Friday, March 29, 2019

Thirst


I recently spent a wonderful week at Duke Divinity School for study leave and blogged about the "holy discomfort" I felt during one of the worship services I attended in Goodson Chapel and about how that was probably a very good experience for me to have.  Well, there were also moments of quiet reflection and stillness that suited me much better, and during one of those periods of silence in the chapel, I noticed the words on this side of the communion table -- "I thirst."  Apparently the other side reads, "Alleluia," and is therefore appropriate during the rest of the church year, but as I was unable to get a picture, I'll have to take everyone's word for it.
"I thirst" caught my eye partly because every other communion table I have ever seen bears some version of  "Do this in remembrance of me" on it, and partly because the theme of "thirst" keeps cropping up in my life. The day before I started my study leave, the senior pastor where I serve had preached on thirsting for God from Psalm 42 and 43, and just outside the entrance to the chapel, my eyes were drawn to these two beautiful artistic renditions of those very psalms.







As I marveled at the coincidental timing of that particular sermon and my visit to this place with that communion table and those particular psalms so prominently displayed, the words of one of Charles Wesley's hymns sprang into my mind.  "Jesus, Lover of My Soul" is one of my very favorite hymns, and there is so much rich imagery to feast upon, but these lines especially fit with this theme of thirsting and yearning for the only One who can truly satisfy and make us whole and holy --

Plenteous grace with thee is found, 
grace to cover all my sin; 
let the healing streams abound; 
make and keep me pure within. 
Thou of life the fountain art; 
freely let me take of thee; 
spring thou up within my heart, 
rise to all eternity. 

Charles Wesley died at his London home on March 29, 1788, praising God and creating poetry to express that praise almost to the very end.  In his long life, he had experienced that deep thirst for the assurance that he belonged to God, that his sins had been forgiven, and that he would be made and kept "pure within," and in his verse, he gave voice to that in a way no one before or since has been able to do.  He and his elder brother John trusted in the love and grace of Christ and spent themselves in sharing that good news to as many people as they could for as long as they could.  They had taken of the fountain of life and felt it spring up within their warmed hearts, and they yearned for others to be splashed with those healing streams.  It was never just about quenching their own thirst for salvation; it was always about leading others to that "plenteous grace" found in Christ. 

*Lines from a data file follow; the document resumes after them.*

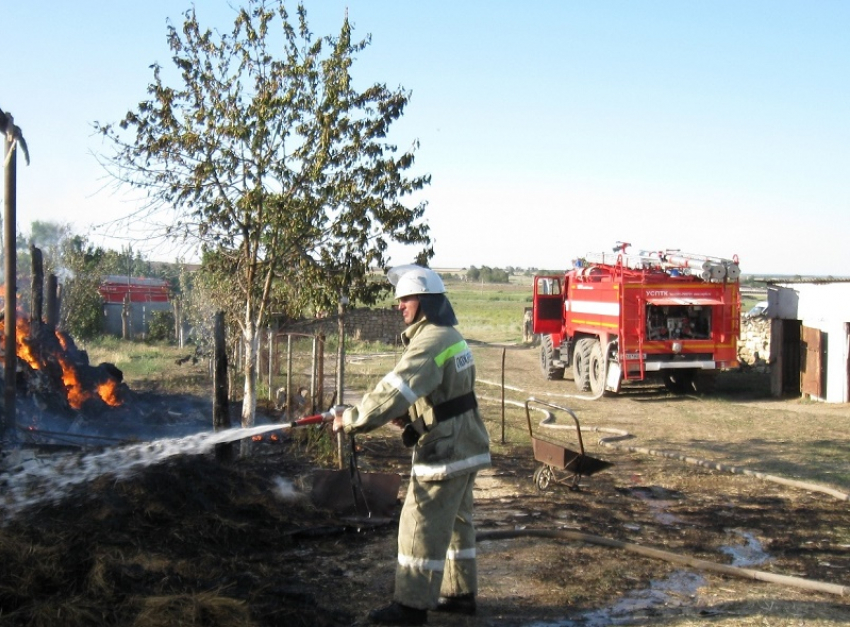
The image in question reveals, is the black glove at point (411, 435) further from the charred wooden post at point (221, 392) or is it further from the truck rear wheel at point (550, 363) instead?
the truck rear wheel at point (550, 363)

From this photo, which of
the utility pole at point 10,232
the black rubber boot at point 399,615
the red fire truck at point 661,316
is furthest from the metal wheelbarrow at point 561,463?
the red fire truck at point 661,316

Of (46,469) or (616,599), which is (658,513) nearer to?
(616,599)

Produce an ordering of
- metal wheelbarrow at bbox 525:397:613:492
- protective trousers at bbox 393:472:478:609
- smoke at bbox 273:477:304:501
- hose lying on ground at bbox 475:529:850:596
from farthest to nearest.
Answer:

I sat and pondered all these things over the next few days.  It made me wonder if my own thirst is more about what I want or if I am truly allowing the Holy Spirit to take me into unfamiliar places in order to guide other thirsty souls towards God even when it is uncomfortable and strange.  And it made me wonder if there ever comes a time when that thirst is completely satisfied on this side of the grave.  If the accounts of the deaths of Charles and John are accurate at all, they kept on thirsting to be used by God right on up until they drew their last breaths.  That is quite a model for the rest of us, but is it impossible?   If we keep these images and these words before our eyes and in our hearts and in our lives, I believe we will find that our thirst is paradoxically both quenched and quickened, until the day comes when we take of that fountain of grace in the kingdom of God and it rises up in our hearts to all eternity, too.  What do you think?